→ Stated goal: Render the rows, from the line containing "What is the real-world" through the end of the rows, inclusive, as a two-column CSV with the headers request and answer. Use one CSV row per row, put each field in quotes, and replace any line breaks with spaces.

→ Supplied records:
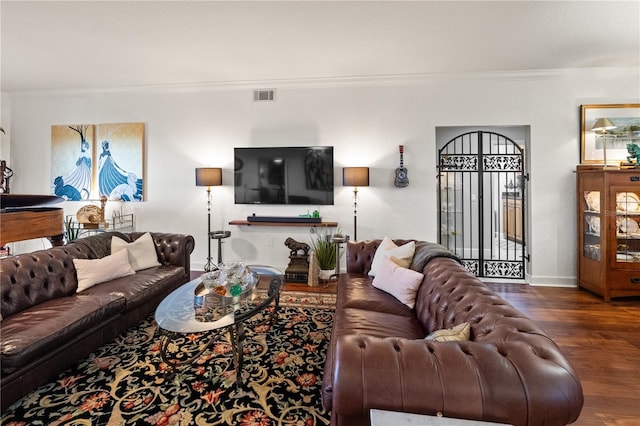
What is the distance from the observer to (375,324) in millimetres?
1883

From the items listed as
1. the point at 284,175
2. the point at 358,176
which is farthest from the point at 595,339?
the point at 284,175

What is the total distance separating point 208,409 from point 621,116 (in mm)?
5787

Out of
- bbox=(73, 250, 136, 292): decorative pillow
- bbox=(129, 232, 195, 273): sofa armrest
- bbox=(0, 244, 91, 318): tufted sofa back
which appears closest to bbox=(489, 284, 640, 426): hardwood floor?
bbox=(129, 232, 195, 273): sofa armrest

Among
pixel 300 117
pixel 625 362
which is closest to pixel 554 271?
pixel 625 362

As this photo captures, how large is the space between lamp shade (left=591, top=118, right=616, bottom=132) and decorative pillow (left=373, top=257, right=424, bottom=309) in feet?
11.9

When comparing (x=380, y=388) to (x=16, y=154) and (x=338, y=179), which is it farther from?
(x=16, y=154)

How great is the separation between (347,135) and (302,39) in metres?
1.52

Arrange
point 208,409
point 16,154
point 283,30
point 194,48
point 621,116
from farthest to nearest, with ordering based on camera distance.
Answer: point 16,154 → point 621,116 → point 194,48 → point 283,30 → point 208,409

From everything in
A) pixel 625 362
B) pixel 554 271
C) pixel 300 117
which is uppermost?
pixel 300 117

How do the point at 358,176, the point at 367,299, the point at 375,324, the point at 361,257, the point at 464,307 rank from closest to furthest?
the point at 464,307
the point at 375,324
the point at 367,299
the point at 361,257
the point at 358,176

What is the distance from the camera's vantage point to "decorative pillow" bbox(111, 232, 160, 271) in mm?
3096

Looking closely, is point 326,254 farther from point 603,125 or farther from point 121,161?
point 603,125

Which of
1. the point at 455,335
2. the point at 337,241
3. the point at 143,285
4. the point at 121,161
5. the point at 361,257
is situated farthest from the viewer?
the point at 121,161

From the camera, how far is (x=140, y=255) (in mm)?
3168
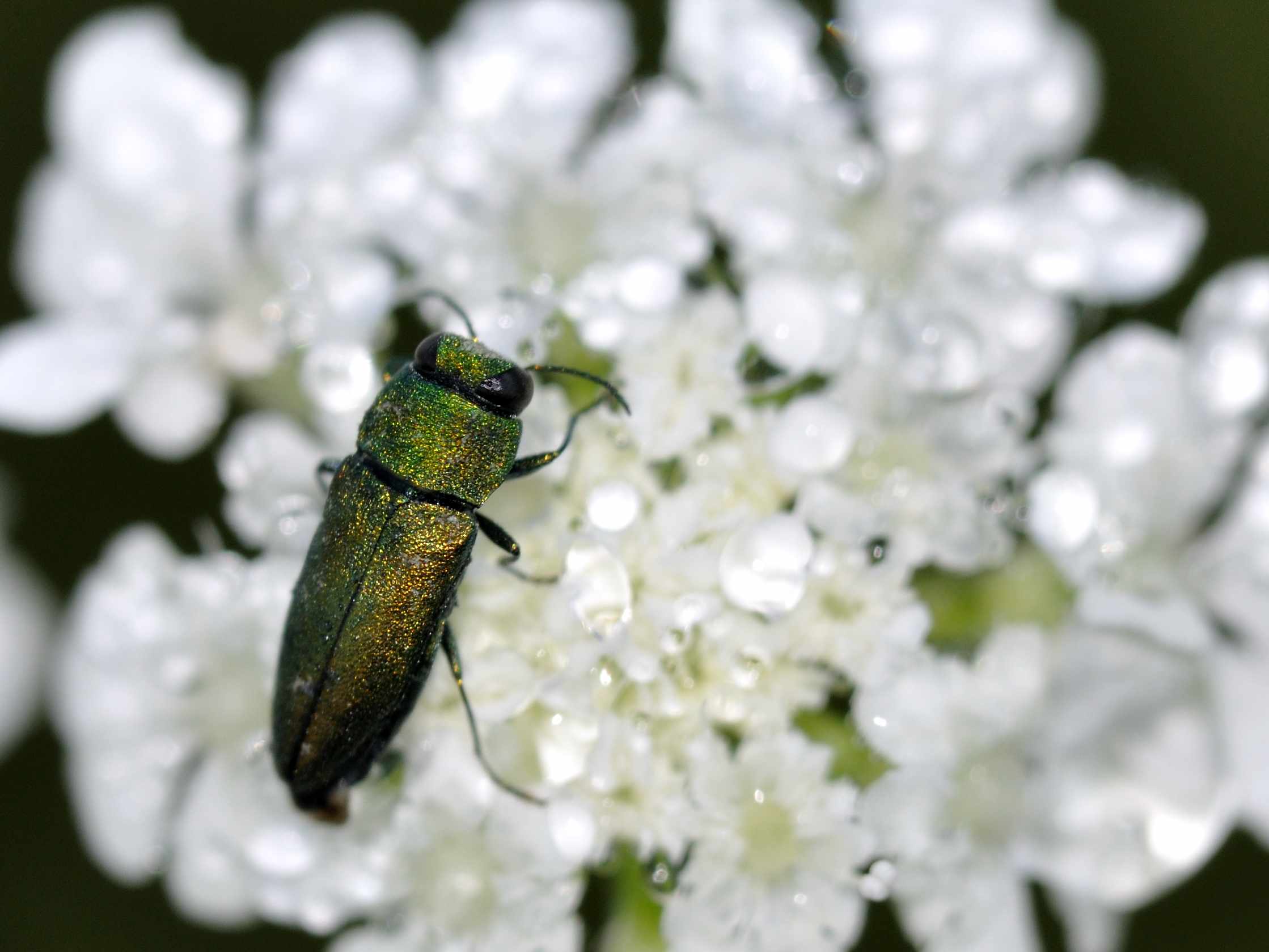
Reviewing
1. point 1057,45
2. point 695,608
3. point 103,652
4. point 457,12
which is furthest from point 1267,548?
point 457,12

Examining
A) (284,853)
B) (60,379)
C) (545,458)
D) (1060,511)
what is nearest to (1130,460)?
(1060,511)

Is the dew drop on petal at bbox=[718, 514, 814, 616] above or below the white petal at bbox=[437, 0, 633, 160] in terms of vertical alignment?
below

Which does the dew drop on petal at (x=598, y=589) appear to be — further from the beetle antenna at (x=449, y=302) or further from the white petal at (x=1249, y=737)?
the white petal at (x=1249, y=737)

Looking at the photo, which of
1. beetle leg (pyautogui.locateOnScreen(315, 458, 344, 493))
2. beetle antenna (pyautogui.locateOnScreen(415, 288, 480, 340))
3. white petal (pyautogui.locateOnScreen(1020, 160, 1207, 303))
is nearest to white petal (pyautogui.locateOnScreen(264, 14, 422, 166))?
beetle antenna (pyautogui.locateOnScreen(415, 288, 480, 340))

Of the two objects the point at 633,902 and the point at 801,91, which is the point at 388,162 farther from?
the point at 633,902

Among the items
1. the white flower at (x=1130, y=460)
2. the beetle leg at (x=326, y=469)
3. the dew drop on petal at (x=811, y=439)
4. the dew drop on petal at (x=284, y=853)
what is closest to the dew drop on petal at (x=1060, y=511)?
the white flower at (x=1130, y=460)

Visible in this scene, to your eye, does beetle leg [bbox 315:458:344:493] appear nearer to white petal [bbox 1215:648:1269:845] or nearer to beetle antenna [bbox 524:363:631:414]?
beetle antenna [bbox 524:363:631:414]
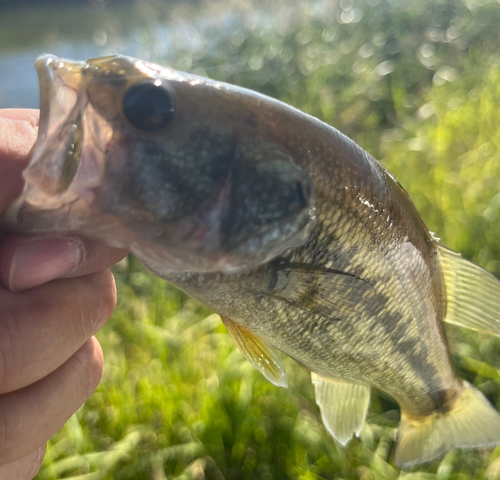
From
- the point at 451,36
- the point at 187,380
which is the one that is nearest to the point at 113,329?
the point at 187,380

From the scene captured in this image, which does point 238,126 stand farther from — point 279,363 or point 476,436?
point 476,436

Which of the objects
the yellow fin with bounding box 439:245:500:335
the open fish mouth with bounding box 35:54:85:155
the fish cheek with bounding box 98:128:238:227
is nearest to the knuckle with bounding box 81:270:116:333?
the fish cheek with bounding box 98:128:238:227

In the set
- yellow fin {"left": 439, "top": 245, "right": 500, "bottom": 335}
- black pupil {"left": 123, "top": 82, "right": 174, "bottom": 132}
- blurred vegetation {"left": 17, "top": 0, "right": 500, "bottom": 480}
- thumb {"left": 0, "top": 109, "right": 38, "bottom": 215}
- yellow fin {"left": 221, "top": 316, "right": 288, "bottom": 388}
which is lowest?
blurred vegetation {"left": 17, "top": 0, "right": 500, "bottom": 480}

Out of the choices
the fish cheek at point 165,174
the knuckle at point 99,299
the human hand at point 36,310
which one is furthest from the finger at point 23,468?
the fish cheek at point 165,174

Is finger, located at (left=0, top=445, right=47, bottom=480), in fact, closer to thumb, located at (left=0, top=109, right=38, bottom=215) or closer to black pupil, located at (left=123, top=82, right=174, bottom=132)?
thumb, located at (left=0, top=109, right=38, bottom=215)

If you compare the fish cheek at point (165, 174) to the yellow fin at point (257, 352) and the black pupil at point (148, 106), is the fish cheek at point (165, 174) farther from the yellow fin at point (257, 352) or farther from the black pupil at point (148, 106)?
the yellow fin at point (257, 352)

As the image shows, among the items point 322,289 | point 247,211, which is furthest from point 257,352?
point 247,211

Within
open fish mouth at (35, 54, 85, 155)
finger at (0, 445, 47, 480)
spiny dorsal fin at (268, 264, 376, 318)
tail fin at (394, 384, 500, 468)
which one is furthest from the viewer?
tail fin at (394, 384, 500, 468)
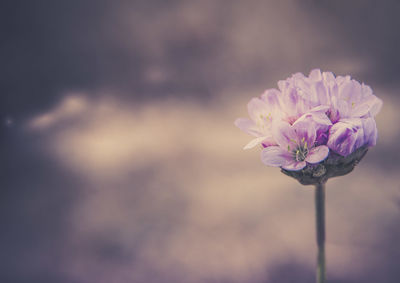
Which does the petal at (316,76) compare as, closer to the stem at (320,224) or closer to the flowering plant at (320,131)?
the flowering plant at (320,131)

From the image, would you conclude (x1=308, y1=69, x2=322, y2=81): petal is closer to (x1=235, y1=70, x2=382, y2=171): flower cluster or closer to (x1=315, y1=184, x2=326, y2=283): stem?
(x1=235, y1=70, x2=382, y2=171): flower cluster

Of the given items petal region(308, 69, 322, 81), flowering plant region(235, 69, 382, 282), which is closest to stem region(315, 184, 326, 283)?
flowering plant region(235, 69, 382, 282)

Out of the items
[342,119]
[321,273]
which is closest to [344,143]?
[342,119]

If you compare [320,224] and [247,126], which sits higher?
[247,126]

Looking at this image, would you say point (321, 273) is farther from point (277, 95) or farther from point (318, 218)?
point (277, 95)

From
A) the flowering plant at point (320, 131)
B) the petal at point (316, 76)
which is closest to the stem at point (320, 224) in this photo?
the flowering plant at point (320, 131)

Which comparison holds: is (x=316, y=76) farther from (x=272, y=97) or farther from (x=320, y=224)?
(x=320, y=224)

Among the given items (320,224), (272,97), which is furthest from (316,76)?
(320,224)
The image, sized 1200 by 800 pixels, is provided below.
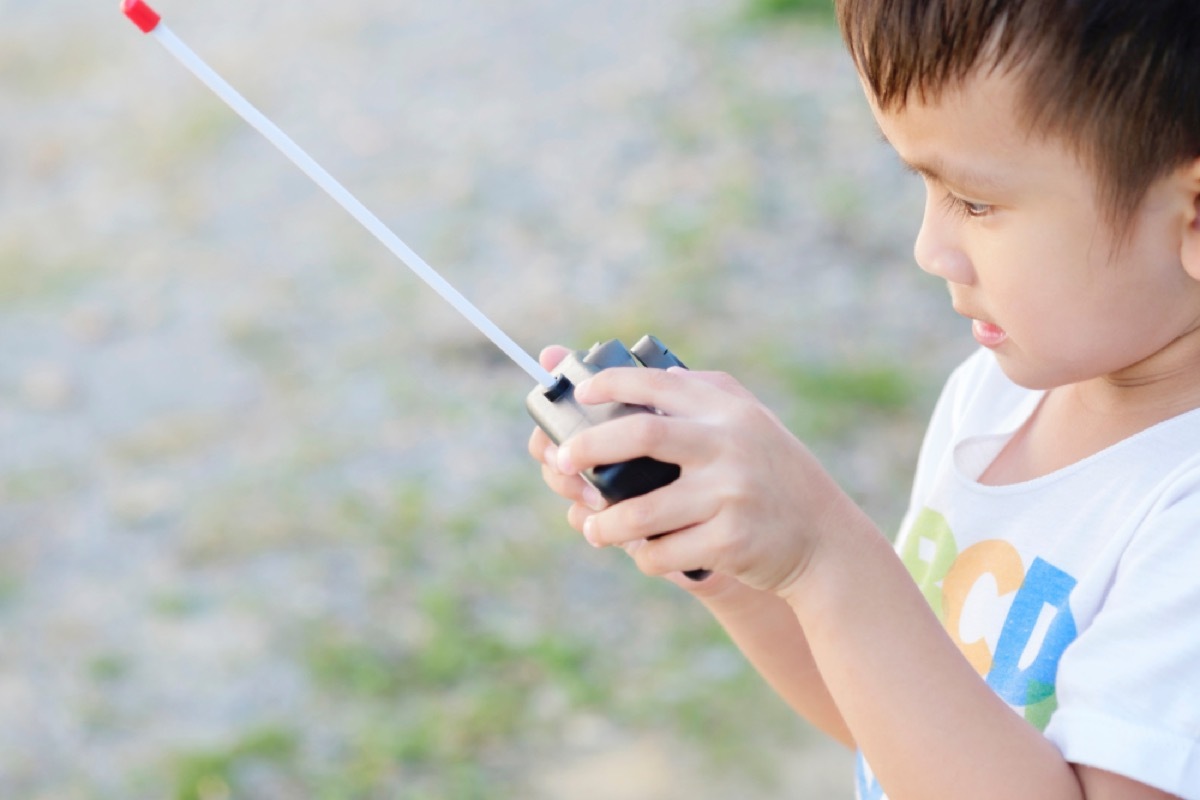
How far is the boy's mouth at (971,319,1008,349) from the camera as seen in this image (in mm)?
932

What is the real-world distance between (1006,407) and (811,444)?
4.78 feet

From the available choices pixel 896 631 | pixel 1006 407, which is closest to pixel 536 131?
pixel 1006 407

→ Written reply:
request,answer
"What is the real-world distance between (1006,407) and (811,444)?","4.78 feet"
"From the available choices pixel 896 631 | pixel 1006 407, which is closest to pixel 536 131?","pixel 1006 407"